▶ _Exercise_: Reproduce the article on Qualcomm and Meta bringing Llama 2 to devices word for word, from "According to Qualcomm, it" to "product engineering efforts.".

===== Source document =====

Qualcomm and Meta are working to make Meta’s large language model. Llama 2, available on devices like smartphones, PCs, VR/AR headsets and vehicles.
The implementation on these devices will allow customers, partners and developers to build use cases, such as intelligent virtual assistants, that can work in areas with no connectivity or even in airplane mode, according to Qualcomm.
While acknowledging that AI will still need to run on both the cloud and devices at the edge, Ignacio Contreras, senior director of marketing at Qualcomm, cited several advantages of running AI on the device itself.
The first one has to do with money. “If you are a developer or if you are a service provider, you need to pay someone to run this on the cloud,” he said. Each time a query is made, that costs money.
Costs for the cloud providers themselves also increase exponentially as many more users make AI web queries, he said. In fact, the combination of additional infrastructure, energy, compute power and more may cause the AI query to cost up to 10 times more than a traditional search, he said.
Contreras said there are also privacy implications. When using a cloud-based approach, every query means information is getting shared in the broader ecosystem. Some jurisdictions prohibit digital data from leaving their borders. If the processing stays on the device, there’s no reason to worry that it’s going somewhere it’s not supposed to go.
Personalization is another aspect. Right now, if you ask any of these large language models the same question, you get pretty much the same answer. But if there’s location or contextual information that is available with a device, users can get a much more personalized answer.
“Definitely there are strong benefits of running more things on the device itself,” he said.
Stable Diffusion, ControlNet demos
Qualcomm certainly is no stranger to AI. Earlier this year, Qualcomm announced the world’s first on-device demonstration of Stable Diffusion, a text-to-image generative AI model capable of generating photorealistic images given any text input. It had been primarily confined to running in the cloud.
However, Qualcomm AI Research performed full-stack AI optimizations using the Qualcomm AI Stack to deploy Stable Diffusion on an Android smartphone. More recently, Qualcomm demonstrated ControlNet running entirely on a phone as well. In that demo, AI images were generated on the mobile device in under 12 seconds without requiring any cloud access.
According to Qualcomm, it has a longstanding history of working with Meta to drive technology innovation. The companies’ current collaboration with the Llama ecosystem spans across research and product engineering efforts.
Qualcomm expects to make available Llama 2-based AI implementation on devices powered by Snapdragon starting in 2024.
While it might sound like Qualcomm is betting all of its AI chips on phones, it’s also using AI in the infrastructure side of its business. Last year, the company introduced the Qualcomm Edgewise suite for accelerating 5G rollouts and open RAN adoption. That was tied to its Cellwize Wireless Technologies acquisition.

===== Information provided =====

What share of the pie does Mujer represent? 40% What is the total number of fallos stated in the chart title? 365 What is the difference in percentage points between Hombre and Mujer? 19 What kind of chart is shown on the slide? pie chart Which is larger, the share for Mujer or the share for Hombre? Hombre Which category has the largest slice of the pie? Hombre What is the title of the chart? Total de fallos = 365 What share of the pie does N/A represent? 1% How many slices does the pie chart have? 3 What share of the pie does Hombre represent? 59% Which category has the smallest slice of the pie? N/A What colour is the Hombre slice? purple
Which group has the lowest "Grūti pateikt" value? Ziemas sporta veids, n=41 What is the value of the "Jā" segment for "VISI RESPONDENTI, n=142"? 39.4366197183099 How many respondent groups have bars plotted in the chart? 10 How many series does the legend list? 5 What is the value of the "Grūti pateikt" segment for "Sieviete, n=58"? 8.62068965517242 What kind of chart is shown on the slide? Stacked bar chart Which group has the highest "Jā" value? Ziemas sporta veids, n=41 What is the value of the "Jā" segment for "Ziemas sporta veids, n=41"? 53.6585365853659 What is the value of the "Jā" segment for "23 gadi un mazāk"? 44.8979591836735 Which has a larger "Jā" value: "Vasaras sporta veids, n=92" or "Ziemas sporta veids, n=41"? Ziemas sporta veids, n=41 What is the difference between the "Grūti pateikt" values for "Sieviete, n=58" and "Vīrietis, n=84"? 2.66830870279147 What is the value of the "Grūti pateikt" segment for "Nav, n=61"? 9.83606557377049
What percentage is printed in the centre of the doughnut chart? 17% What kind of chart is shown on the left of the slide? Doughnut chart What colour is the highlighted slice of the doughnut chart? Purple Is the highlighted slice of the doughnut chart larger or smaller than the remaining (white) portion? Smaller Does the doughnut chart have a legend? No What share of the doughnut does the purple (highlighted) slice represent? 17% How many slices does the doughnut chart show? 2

=====

▶ _Expected output_:
According to Qualcomm, it has a longstanding history of working with Meta to drive technology innovation. The companies’ current collaboration with the Llama ecosystem spans across research and product engineering efforts.